The staff report notes that during community meetings, there was "very little to no support" for an outright prohibition on chain stores. While some advocated for a limit on how many new "formula retail" shops would be allowed, others called these shops valuable because of their capacity to draw more customers to California Avenue. The report noted that there was "some tension between those who advocated for more regulation to protect neighborhood character and those that favored market forces to determine appropriate businesses based on existing regulations."
Jessica Roth, whose shop European Cobblery is celebrating its 75th year on California Avenue, has been among the leading proponents of restricting chain stores. Last year, hundreds of retailers and residents signed her petition in support of a limit, a measure that she argued would help California Avenue "keep its local flavor and charm."
"The biggest question from people is: Is it too late already?" Roth told the council last September. "My plea to you is: Let's not make it too late."
The goal of preserving local retail has emerged as a hot-button issue in City Hall over the past year, with numerous downtown businesses (Shady Lane, Zibibbo and Jungle Copy) recently shuttering or relocating. The trend is similar on California Avenue, where Cho's Dim Sum, Bargain Box and Avenue Florist have recently shut down because of rent increases. Last week, the council took one step toward reversing this trend when it approved a temporary ordinance prohibiting the conversion of ground-floor retail space to office use. And in March, the council adopted an annual cap of 50,000 square feet on new office development in downtown, California Avenue and El Camino Real.
While those two decisions focused on the broader topic of retail preservation, the May 18 discussion will zoom in on protecting mom-and-pop shops on California Avenue, which has just gone through a $7 million renovation that includes wider sidewalks, two new plazas and a prominent new fountain. The street is widely viewed as the quainter, artsier counterpart to the cosmopolitan hustle-and-bustle of University Avenue.
"Residents and business owners cherish its uniqueness and are proud that it is distinguished from other commercial centers in the community," the report states. "However, many believe that California Avenue is losing its character as more tenant spaces display signs of national chain stores. ... Many have seen an evolution on California Avenue that is less neighborhood-serving and increasingly focused on serving workers in nearby office buildings."

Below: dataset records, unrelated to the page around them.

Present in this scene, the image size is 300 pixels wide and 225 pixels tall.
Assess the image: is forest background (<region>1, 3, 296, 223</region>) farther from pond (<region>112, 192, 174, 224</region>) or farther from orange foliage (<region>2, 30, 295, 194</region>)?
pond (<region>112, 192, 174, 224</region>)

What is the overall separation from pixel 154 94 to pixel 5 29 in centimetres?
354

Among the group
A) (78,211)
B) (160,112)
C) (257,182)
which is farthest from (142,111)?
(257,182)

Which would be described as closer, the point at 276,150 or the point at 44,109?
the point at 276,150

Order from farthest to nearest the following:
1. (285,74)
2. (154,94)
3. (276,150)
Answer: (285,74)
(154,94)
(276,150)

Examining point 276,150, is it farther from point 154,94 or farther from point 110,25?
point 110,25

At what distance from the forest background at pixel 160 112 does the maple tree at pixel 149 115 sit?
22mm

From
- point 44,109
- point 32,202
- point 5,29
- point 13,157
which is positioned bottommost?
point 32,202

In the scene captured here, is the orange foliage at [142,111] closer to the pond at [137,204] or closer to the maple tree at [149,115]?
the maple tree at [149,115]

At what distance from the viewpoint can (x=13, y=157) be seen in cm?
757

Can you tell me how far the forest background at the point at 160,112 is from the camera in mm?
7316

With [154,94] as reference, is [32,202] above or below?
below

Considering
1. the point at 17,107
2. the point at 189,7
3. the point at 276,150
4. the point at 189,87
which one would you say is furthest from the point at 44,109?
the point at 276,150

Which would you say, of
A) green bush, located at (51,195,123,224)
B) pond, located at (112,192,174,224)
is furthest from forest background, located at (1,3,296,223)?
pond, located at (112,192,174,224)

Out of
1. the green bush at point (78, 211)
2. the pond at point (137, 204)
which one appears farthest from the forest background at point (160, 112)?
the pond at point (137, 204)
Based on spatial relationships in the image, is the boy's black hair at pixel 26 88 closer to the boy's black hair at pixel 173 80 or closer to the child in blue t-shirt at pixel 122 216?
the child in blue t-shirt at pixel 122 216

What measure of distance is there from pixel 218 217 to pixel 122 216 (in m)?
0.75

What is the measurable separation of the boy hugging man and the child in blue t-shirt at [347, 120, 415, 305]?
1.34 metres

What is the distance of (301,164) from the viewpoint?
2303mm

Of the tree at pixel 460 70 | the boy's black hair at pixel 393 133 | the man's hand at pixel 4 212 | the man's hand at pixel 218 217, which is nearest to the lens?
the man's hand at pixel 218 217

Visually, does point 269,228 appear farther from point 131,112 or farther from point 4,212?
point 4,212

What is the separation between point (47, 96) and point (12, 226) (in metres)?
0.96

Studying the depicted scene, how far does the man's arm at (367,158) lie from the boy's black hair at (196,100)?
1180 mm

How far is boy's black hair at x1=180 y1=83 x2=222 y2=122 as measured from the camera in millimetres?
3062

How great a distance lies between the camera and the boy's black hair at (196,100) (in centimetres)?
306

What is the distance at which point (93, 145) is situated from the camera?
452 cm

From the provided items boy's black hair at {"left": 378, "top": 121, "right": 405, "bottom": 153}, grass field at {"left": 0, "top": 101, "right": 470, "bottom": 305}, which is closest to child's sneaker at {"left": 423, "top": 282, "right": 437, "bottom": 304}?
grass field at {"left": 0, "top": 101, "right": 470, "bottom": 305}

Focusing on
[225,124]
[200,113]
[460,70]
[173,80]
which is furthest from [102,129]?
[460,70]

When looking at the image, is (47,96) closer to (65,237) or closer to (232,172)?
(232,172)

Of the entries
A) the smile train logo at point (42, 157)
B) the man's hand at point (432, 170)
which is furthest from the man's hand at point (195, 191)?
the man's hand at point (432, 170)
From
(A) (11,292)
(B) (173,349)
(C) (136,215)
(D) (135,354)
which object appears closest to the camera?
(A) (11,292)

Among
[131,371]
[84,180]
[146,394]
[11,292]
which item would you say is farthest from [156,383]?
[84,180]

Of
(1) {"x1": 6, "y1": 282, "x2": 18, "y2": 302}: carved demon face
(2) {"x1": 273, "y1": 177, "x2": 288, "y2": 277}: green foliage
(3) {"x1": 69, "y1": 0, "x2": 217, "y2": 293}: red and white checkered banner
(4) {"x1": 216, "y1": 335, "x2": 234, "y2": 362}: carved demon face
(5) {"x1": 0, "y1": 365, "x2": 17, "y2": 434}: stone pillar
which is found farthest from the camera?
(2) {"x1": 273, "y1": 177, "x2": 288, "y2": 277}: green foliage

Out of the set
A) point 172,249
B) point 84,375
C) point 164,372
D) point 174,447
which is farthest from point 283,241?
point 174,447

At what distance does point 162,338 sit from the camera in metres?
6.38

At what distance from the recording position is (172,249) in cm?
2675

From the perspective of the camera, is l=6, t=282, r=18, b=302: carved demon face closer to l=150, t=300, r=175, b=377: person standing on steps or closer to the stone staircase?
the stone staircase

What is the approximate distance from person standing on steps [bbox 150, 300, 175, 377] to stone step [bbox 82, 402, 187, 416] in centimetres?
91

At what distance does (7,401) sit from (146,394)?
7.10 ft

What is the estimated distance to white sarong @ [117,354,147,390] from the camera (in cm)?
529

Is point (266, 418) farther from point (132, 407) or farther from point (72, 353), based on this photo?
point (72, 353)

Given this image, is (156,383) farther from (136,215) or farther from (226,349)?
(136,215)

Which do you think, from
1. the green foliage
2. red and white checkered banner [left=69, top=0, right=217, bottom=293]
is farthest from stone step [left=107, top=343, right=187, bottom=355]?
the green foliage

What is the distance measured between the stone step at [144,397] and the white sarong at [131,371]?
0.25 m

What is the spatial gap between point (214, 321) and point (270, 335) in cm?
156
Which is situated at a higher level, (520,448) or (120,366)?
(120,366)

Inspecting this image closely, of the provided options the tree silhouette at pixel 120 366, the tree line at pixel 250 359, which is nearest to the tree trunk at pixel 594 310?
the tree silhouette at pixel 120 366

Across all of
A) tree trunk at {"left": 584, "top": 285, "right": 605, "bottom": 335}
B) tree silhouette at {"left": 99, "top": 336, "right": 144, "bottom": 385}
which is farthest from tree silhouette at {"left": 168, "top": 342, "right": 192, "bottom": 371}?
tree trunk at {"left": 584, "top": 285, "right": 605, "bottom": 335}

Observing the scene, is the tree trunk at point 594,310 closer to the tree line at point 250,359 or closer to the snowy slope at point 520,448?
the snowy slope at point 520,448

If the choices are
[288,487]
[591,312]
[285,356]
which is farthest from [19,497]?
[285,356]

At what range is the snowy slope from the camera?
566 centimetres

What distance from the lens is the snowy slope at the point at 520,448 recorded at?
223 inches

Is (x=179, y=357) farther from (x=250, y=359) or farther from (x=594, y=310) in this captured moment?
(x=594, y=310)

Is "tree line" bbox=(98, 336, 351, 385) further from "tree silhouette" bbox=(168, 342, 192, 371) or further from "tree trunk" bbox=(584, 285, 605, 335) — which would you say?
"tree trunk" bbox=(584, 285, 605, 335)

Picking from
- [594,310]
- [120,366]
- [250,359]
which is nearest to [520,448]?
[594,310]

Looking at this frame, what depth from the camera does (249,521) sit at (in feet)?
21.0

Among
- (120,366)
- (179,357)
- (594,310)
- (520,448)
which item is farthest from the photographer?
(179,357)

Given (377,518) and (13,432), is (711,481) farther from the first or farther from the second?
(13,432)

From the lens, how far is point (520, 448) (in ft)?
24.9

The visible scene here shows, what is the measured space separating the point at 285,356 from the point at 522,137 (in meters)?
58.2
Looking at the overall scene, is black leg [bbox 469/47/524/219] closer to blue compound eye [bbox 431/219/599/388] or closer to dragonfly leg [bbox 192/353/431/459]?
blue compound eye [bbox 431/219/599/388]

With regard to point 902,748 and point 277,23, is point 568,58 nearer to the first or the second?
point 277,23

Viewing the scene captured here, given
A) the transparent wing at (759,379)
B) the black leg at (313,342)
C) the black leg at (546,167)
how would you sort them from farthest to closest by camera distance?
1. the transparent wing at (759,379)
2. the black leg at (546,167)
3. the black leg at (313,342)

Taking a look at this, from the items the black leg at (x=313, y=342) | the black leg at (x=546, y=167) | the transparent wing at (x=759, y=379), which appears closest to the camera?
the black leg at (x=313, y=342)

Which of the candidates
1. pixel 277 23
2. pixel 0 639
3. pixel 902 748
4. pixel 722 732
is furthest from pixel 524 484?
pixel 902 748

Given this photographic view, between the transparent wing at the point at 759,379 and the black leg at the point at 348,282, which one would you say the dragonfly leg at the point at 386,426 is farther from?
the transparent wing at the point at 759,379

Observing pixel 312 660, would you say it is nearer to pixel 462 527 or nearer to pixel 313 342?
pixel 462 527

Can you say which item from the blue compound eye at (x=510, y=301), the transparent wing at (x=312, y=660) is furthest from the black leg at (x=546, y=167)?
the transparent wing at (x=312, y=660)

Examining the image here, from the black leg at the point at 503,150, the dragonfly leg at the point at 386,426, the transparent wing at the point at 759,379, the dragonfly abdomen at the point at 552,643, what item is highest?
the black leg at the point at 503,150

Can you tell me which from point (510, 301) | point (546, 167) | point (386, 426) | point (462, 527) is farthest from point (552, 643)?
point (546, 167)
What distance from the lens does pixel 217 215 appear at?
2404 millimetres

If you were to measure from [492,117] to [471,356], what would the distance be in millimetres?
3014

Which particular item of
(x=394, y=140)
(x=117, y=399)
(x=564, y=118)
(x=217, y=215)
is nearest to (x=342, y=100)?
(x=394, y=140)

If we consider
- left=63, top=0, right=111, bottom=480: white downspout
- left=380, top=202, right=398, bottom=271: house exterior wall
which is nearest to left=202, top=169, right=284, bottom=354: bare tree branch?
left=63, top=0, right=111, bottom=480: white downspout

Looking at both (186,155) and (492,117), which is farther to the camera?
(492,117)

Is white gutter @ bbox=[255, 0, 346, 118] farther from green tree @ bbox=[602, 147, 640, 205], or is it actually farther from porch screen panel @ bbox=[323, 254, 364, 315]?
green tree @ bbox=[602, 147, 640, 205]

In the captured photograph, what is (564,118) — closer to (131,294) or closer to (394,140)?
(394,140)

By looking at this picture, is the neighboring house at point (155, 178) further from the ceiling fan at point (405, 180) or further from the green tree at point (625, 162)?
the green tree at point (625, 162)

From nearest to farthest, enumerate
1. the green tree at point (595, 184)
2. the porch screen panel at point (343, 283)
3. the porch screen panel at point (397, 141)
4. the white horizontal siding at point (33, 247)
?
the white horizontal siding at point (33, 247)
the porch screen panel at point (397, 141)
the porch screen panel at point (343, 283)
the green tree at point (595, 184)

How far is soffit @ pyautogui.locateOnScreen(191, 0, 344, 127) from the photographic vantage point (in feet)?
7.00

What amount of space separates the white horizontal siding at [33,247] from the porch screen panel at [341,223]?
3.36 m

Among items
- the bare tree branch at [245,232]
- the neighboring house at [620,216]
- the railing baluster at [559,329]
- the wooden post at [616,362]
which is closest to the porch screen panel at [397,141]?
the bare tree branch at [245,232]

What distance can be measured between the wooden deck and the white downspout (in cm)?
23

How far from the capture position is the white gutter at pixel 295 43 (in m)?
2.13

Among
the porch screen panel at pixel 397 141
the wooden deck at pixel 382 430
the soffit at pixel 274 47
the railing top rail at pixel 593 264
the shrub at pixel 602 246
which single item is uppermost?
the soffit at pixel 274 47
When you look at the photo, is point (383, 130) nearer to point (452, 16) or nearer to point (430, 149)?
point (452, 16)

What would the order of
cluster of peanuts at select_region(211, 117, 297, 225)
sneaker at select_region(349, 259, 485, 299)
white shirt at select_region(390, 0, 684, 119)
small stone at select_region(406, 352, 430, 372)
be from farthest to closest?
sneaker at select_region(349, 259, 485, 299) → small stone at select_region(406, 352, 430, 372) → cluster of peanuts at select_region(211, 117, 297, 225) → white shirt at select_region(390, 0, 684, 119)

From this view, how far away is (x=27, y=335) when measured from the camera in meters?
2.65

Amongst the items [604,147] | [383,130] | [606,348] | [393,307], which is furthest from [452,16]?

A survey of other cities showed that there is no magic formula for restricting, or even defining, formula retail. San Francisco considers formula retail as chains with at least 11 other establishments in the United States and requires such businesses to get permits in most areas of the city. The city's Planning Commission approves these permits on a case-by-case basis. In Los Gatos, by contrast, a business needs only seven other locations to qualify for the definition of formula retail. The city also requires permits for these businesses to open shop.
In Malibu, formula retail is a business with 10 locations besides the one being proposed. Local law requires them to get permits if they are looking to open in the central commercial district, though it also exempts uses such as grocery stores, gas stations, drug stores and medical offices.
Once the Palo Alto council decides whether and how to restrict chain stores, staff will draft a law that would be reviewed by the Planning and Transportation Commission before returning to the council for adoption this fall.